# [ИСХОДНЫЙ ТЕКСТ]
"""
Я запомнил маму Пашки Павлова из-за ее рассказа о том, как устроен сортир в самолете – реактивной авиации еще не было, самолеты летали низко.
И вдруг мне сказали, что тетю… ну убей забыл, как мы, дети, ее называли… посадили.
Тата написала мемуары с массой страшных деталей быта в заключении – и я, когда читал их взрослым, думал про маму Пашки Павлова, чье имя запамятовал.
После покупки Константином Михайловичем новой дачи я увидел Толю Серова в Москве во дворе своей школы.
Первым жильем Симонова как признанной знаменитости стал дом на Ленинградском шоссе – там, где впадала в шоссе наша Беговая улица. Дом в округе называли ажурным – лоджии дома полупрозрачно закрывала витая (вроде дикого винограда) лепнина. Жили за декоративным фасадом не последние в Москве люди – директор стадиона “Динамо” Буров, например.
Толя мог учиться в нашей сто сорок шестой школе (теперь в ней станция переливания крови) – рядом с кружевным домом была только женская. Но не учился – и зачем приходил к нам, не понимаю. Мы разговаривали с ним, как старые, но давно утратившие связь знакомые: в разговоре не чувствовалось заинтересованности.
Я долго не видел Толю, но слышал, что его перевели в Чоботовскую школу – это за станцией Переделкино. Школу, знаменитую мичуринским садом (о нем писала “Пионерская правда”). Мичуринским садом Анатолий Серов-младший не увлекся, продолжал куролесить, и не без озорной выдумки.
Кроме мемориального шалмана над прудом был еще и в рифму ему шалман возле железнодорожной платформы.
Однажды (впрочем, не уверен, что однажды) ученик шестого, кажется, класса Толя забежал перед школой выпить водки с пивком. И, как назло, не успел школьник поудобнее усесться за выпивкой, как вошла учительница – то ли случайно зашла, то ли увидела любимого ученика через окно.
"""
# [ЧТО СДЕЛАТЬ]
Перепишите без изменений отрывок из исходного текста: начните с места, где стоят слова «Толя мог учиться», и остановитесь после слов «без озорной выдумки.».

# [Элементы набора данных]
"""
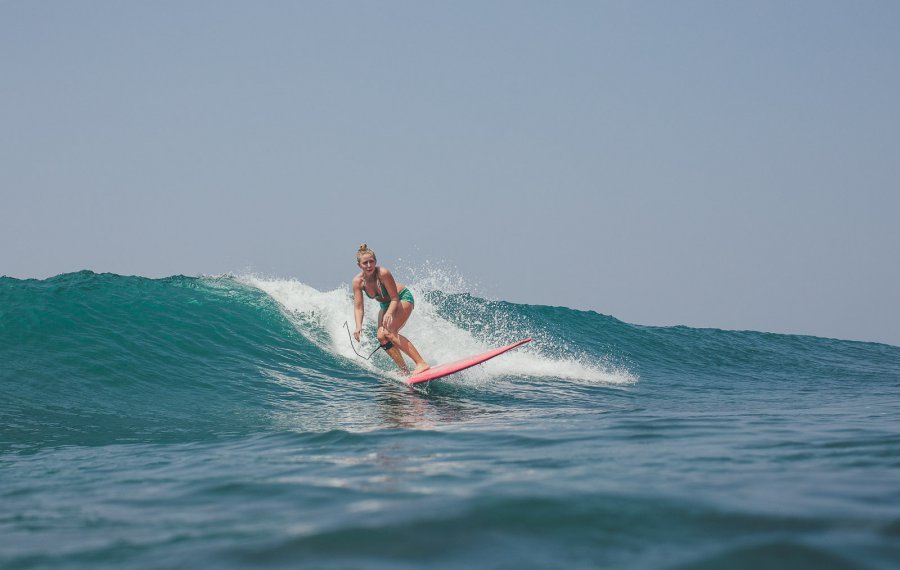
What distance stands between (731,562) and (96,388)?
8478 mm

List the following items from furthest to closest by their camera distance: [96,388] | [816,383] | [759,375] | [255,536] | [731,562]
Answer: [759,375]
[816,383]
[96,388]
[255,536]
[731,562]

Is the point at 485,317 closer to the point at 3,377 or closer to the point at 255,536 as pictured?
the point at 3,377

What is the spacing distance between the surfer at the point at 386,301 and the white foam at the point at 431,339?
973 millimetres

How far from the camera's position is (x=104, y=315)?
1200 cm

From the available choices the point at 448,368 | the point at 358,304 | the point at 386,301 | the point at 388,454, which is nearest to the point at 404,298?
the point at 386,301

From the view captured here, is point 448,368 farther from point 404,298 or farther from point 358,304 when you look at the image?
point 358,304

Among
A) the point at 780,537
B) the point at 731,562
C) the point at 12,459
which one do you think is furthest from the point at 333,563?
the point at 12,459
"""
# [ПРАВИЛЬНЫЙ ОТВЕТ]
Толя мог учиться в нашей сто сорок шестой школе (теперь в ней станция переливания крови) – рядом с кружевным домом была только женская. Но не учился – и зачем приходил к нам, не понимаю. Мы разговаривали с ним, как старые, но давно утратившие связь знакомые: в разговоре не чувствовалось заинтересованности.
Я долго не видел Толю, но слышал, что его перевели в Чоботовскую школу – это за станцией Переделкино. Школу, знаменитую мичуринским садом (о нем писала “Пионерская правда”). Мичуринским садом Анатолий Серов-младший не увлекся, продолжал куролесить, и не без озорной выдумки.